Institutes of higher learning (IHLs), from universities to the Institute of Technical Education, now account for only 8 per cent of vocational adult learning courses. But they will soon be taking on a bigger role, with the launch of the SkillsFuture Series of subsidised courses last Saturday.
Set to cost $70 million over the next three years, the scheme will train 50,000 Singaporeans annually by 2020 in key areas of growth, such as data analytics and cyber security, through bite-sized courses.
The move signals a concerted push to get IHLs, particularly universities that have been traditionally focused on academia, to have an active and direct role in addressing economic challenges faced by Singapore in an age of disruption.
Taking up such short courses can help workers determine whether they have the aptitude for a new role in a changing industry, or if they can switch to a completely different sector in need of manpower.

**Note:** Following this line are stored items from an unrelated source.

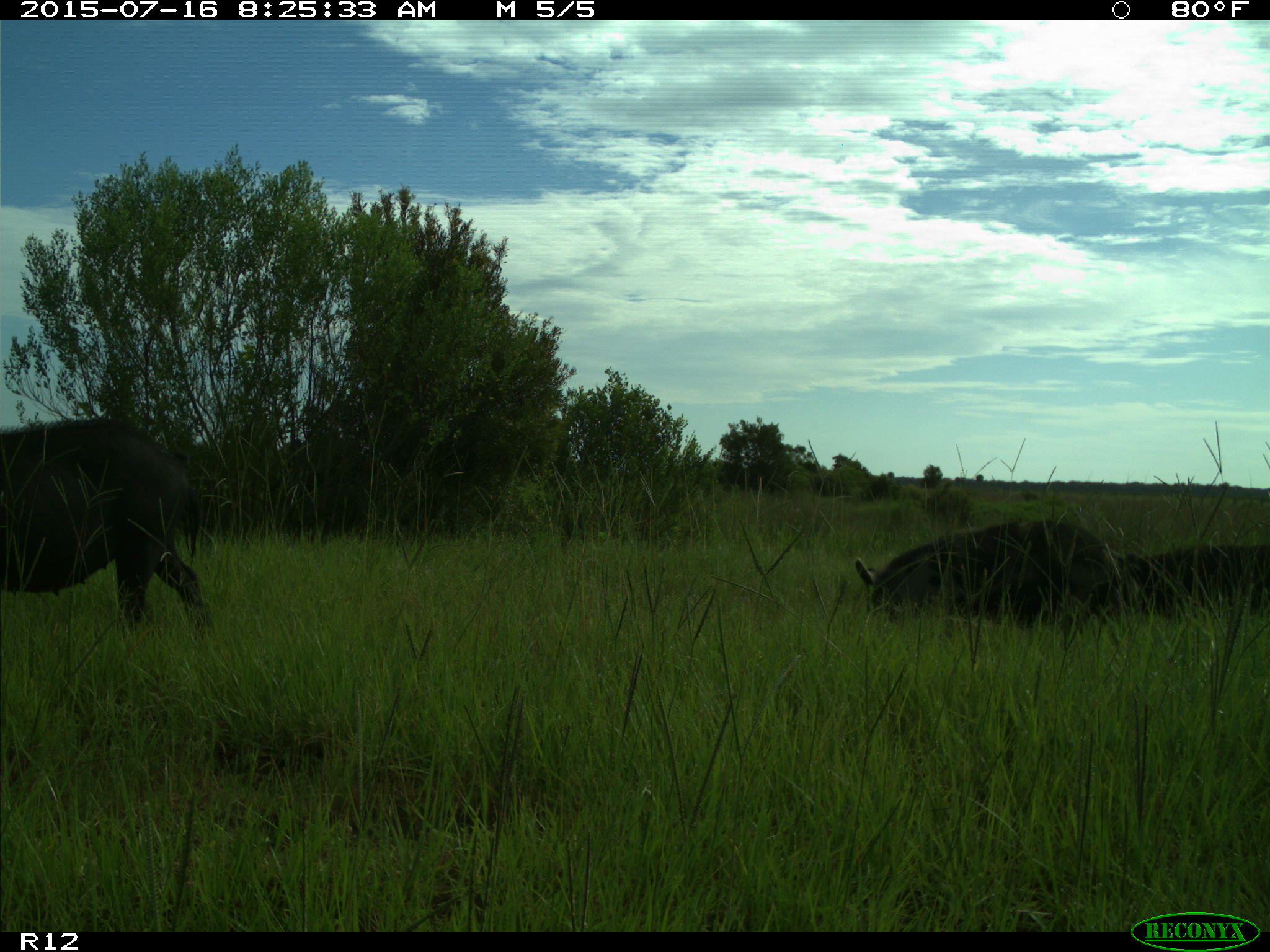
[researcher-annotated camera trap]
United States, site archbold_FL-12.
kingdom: Animalia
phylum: Chordata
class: Mammalia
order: Artiodactyla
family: Suidae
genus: Sus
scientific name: Sus scrofa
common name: wild boar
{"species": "Sus scrofa (wild boar)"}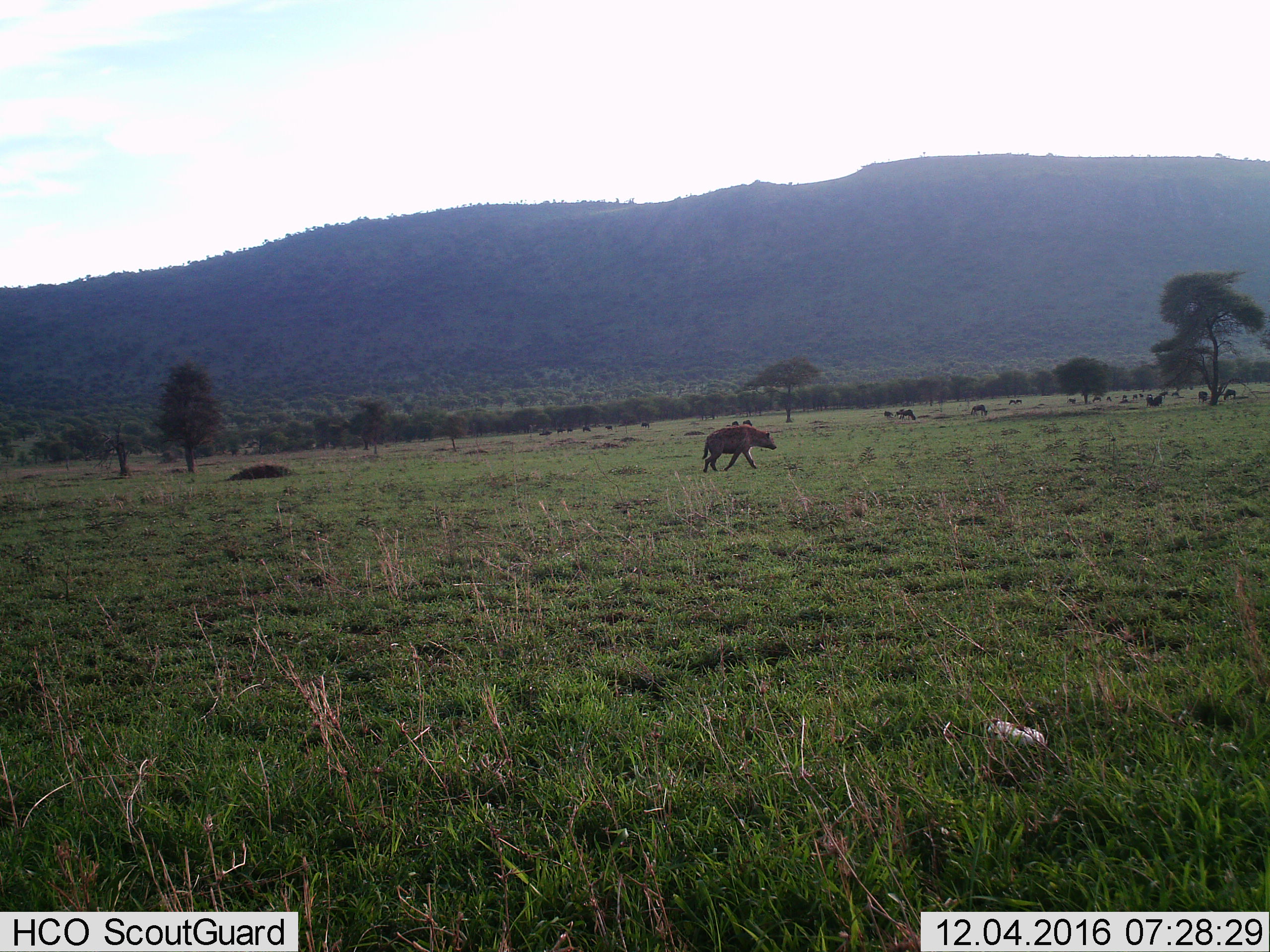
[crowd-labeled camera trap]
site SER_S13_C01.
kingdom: Animalia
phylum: Chordata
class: Mammalia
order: Carnivora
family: Hyaenidae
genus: Crocuta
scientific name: Crocuta crocuta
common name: spotted hyena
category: hyenaspotted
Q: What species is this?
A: Hyenaspotted (spotted hyena) (Crocuta crocuta).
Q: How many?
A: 1.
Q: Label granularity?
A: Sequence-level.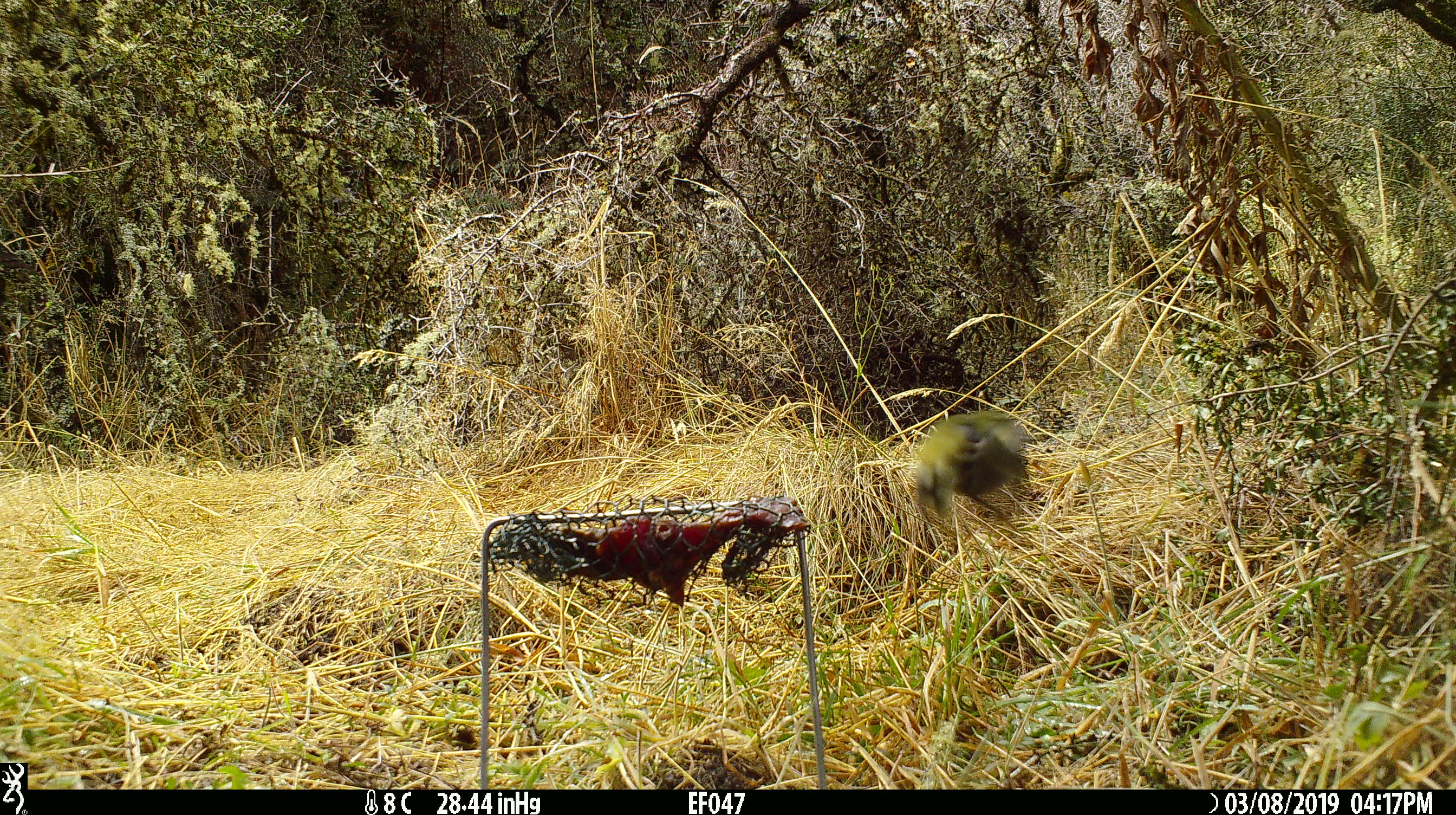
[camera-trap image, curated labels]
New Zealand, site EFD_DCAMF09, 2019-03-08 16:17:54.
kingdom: Animalia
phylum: Chordata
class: Aves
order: Passeriformes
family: Acanthisittidae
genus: Acanthisitta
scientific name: Acanthisitta chloris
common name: rifleman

Some adults might be deterred from taking up such vocational training as professional certifications may not carry the same level of prestige as a qualification like a master's degree.
Last year, only 42 per cent of the workforce went for training that was relevant to their jobs.
But since some of these new SkillsFuture Series courses can be accumulated into academic credits that allow one to get a master's degree after several courses, this can attract more professionals to take up training in sectors that need manpower.
Education Minister (Higher Education and Skills) Ong Ye Kung also announced that ministry funding for "purely academic" master's courses in universities could be reviewed, as more is spent on vocational training instead.
This could also be an incentive for universities to make their postgraduate programmes more relevant to industry needs.
Still, it is important that the value of such academic programmes does not get undermined at the expense of vocational training, given that they deliver intangible skill sets like critical thinking that are still valued by employers across all industries.